● **EXERCISE AIM**
Copy the listing below exactly, line for line, but leave out the picture markers.

----------

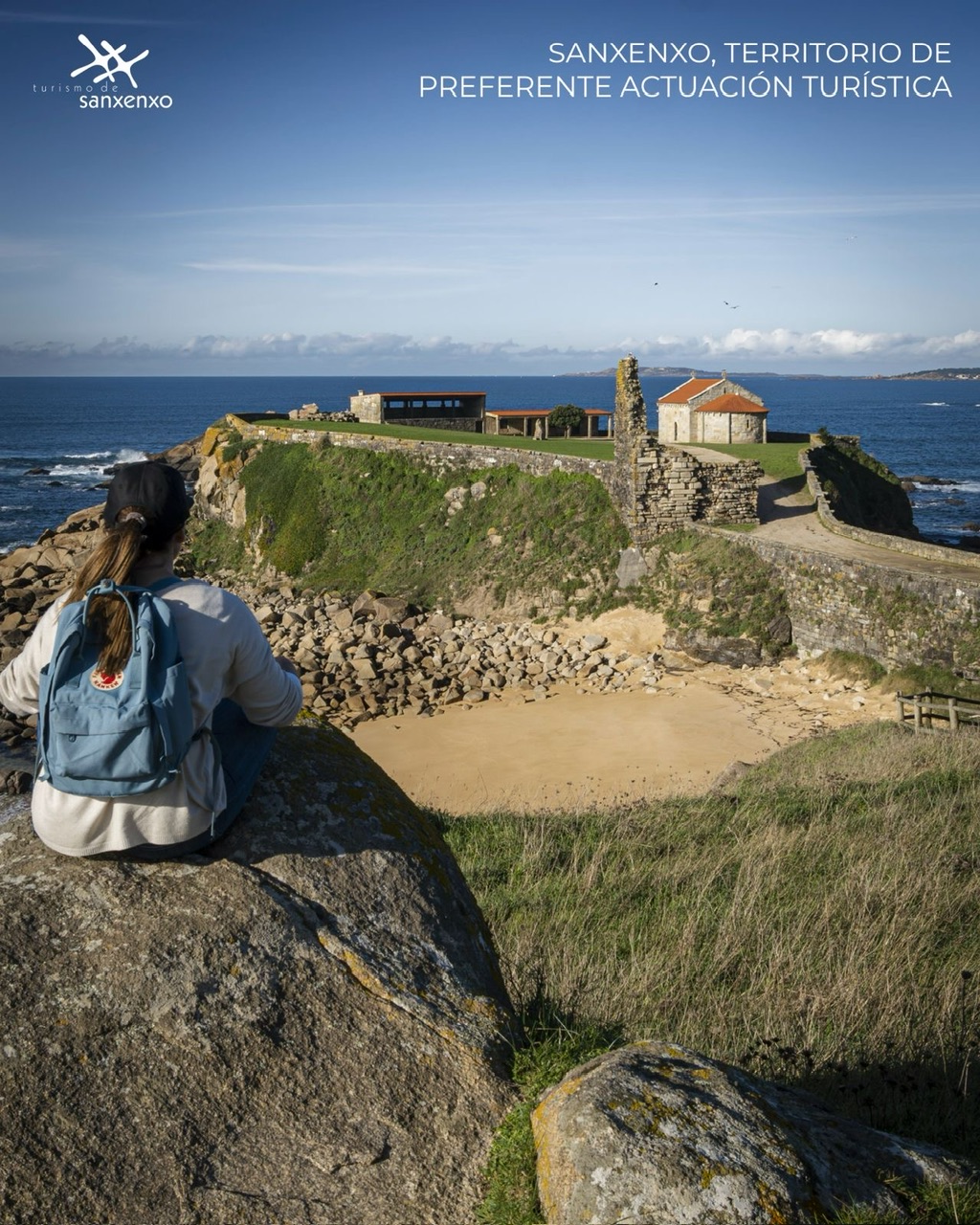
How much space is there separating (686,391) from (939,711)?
3072 cm

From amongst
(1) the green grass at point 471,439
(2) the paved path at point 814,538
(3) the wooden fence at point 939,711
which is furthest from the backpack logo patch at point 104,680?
(1) the green grass at point 471,439

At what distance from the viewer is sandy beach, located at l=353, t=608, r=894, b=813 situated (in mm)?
19047

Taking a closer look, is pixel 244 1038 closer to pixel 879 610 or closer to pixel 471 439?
pixel 879 610

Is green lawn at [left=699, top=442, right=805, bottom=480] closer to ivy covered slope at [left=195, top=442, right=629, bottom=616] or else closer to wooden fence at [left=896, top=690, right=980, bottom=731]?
ivy covered slope at [left=195, top=442, right=629, bottom=616]

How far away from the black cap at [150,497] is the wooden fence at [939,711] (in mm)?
16295

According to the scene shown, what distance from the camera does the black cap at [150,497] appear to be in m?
3.60

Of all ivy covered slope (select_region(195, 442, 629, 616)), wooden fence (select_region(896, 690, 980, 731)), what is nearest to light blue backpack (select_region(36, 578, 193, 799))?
wooden fence (select_region(896, 690, 980, 731))

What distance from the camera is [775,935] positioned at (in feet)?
21.7

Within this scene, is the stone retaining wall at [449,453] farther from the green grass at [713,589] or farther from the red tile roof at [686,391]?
the red tile roof at [686,391]

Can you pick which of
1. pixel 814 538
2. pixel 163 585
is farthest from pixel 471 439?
pixel 163 585

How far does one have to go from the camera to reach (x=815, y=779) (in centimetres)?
1326

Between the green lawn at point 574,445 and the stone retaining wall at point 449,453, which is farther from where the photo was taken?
the green lawn at point 574,445

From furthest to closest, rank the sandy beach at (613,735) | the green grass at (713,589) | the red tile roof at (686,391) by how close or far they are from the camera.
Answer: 1. the red tile roof at (686,391)
2. the green grass at (713,589)
3. the sandy beach at (613,735)

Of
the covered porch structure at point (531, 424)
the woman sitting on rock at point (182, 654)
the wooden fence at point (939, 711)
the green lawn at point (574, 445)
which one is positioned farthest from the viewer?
the covered porch structure at point (531, 424)
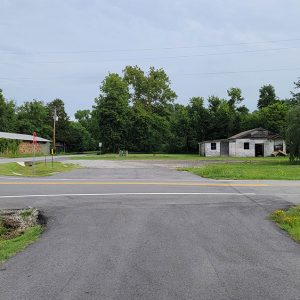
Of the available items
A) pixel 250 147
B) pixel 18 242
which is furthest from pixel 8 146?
pixel 18 242

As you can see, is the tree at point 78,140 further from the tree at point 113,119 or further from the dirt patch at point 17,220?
the dirt patch at point 17,220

----------

● **FULL OUTPUT**
How much space is there separating (686,391) from (939,711)?
3072 cm

From amongst
(1) the green grass at point 471,439
(2) the paved path at point 814,538
(3) the wooden fence at point 939,711
which is furthest from the backpack logo patch at point 104,680?
(1) the green grass at point 471,439

At what distance from the viewer is sandy beach, located at l=353, t=608, r=894, b=813 situated (in mm)?
19047

Taking a closer look, is pixel 244 1038 closer to pixel 879 610 or closer to pixel 471 439?
pixel 879 610

Is green lawn at [left=699, top=442, right=805, bottom=480] closer to ivy covered slope at [left=195, top=442, right=629, bottom=616] or else closer to wooden fence at [left=896, top=690, right=980, bottom=731]?
ivy covered slope at [left=195, top=442, right=629, bottom=616]

How far away from the black cap at [150,497] is the wooden fence at [939,711] (in mm)?
16295

According to the scene shown, what distance from the camera does the black cap at [150,497] appear to be in m?
3.60

Of all ivy covered slope (select_region(195, 442, 629, 616)), wooden fence (select_region(896, 690, 980, 731)), what is nearest to light blue backpack (select_region(36, 578, 193, 799))?
wooden fence (select_region(896, 690, 980, 731))

What distance from the camera is [775,935] positioned at (in feet)?
21.7

Within this scene, is the stone retaining wall at [449,453] farther from the green grass at [713,589] or farther from the red tile roof at [686,391]?
the red tile roof at [686,391]

Can you pick which of
1. pixel 814 538
2. pixel 163 585
is farthest from pixel 471 439?
pixel 163 585

How far does one have to go from the camera to reach (x=815, y=779) (in centimetres)?
1326

Between the green lawn at point 574,445 and the stone retaining wall at point 449,453, which is farther from where the photo was taken?
the green lawn at point 574,445

From furthest to closest, rank the sandy beach at (613,735) | the green grass at (713,589) | the red tile roof at (686,391) by how close or far they are from the camera.
Answer: 1. the red tile roof at (686,391)
2. the green grass at (713,589)
3. the sandy beach at (613,735)

Of
the covered porch structure at point (531, 424)
the woman sitting on rock at point (182, 654)
the wooden fence at point (939, 711)
the green lawn at point (574, 445)
which one is positioned farthest from the viewer?
the covered porch structure at point (531, 424)
Of the available items
A) pixel 250 147
B) pixel 18 242
which is furthest from pixel 8 146?
pixel 18 242

As you can see, is the tree at point 78,140 further from the tree at point 113,119 or further from the dirt patch at point 17,220?
the dirt patch at point 17,220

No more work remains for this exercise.